**EXERCISE PASSAGE**:
Start of Block
Interview with Barbara Krasner, author of FACING THE ENEMY

Barbara Krasner‘s new verse YA novel FACING THE ENEMY: HOW A NAZI YOUTH CAMP IN AMERICA TESTED A FRIENDSHIP (Calkins Creek, 2024) follows teens Benjy and Tommy through the demise of their friendship when Tommy attends a Nazi youth camp. The beautifully crafted novel in verse explores a dark history of events in the US. Seeing these events through the lens of teen friendship is both compelling and heartbreaking. I’m interested to learn more about the story from Barbara.

Was the story of Benjy and Tommy inspired by true events?

The camp was real, the Newark Minutemen were real, certainly Weequahic High was and is real. Benjy and Tommy are fictional characters positioned against the backdrop of Nazism in America, and particularly New Jersey, antisemitism, and oncoming war. During my MFA program at the Vermont College of Fine Arts (2004-2006), while working on a novel based in my father’s North Jersey hometown, I began to wonder how a Jewish kid might feel if his best friend of German descent attended Camp Nordland, how that would affect their friendship.
End of Block
**EXERCISE DATA**:
Start of Block
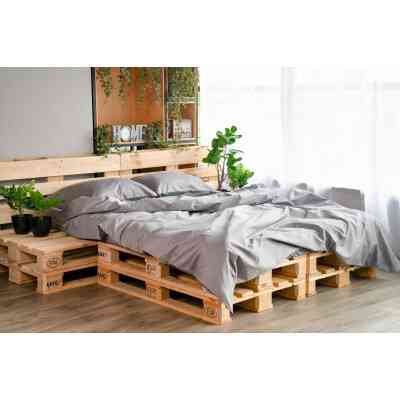 Простирадло Ardesto на резинці Mix&amp;Match сатин 160х200+30 см мусон (ART1620FSD) Вінниця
End of Block
Please copy the interview starting with "Barbara Krasner‘s new" and going on through "by true events?", changing every "novel" to "book".

Barbara Krasner‘s new verse YA book FACING THE ENEMY: HOW A NAZI YOUTH CAMP IN AMERICA TESTED A FRIENDSHIP (Calkins Creek, 2024) follows teens Benjy and Tommy through the demise of their friendship when Tommy attends a Nazi youth camp. The beautifully crafted book in verse explores a dark history of events in the US. Seeing these events through the lens of teen friendship is both compelling and heartbreaking. I’m interested to learn more about the story from Barbara.

Was the story of Benjy and Tommy inspired by true events?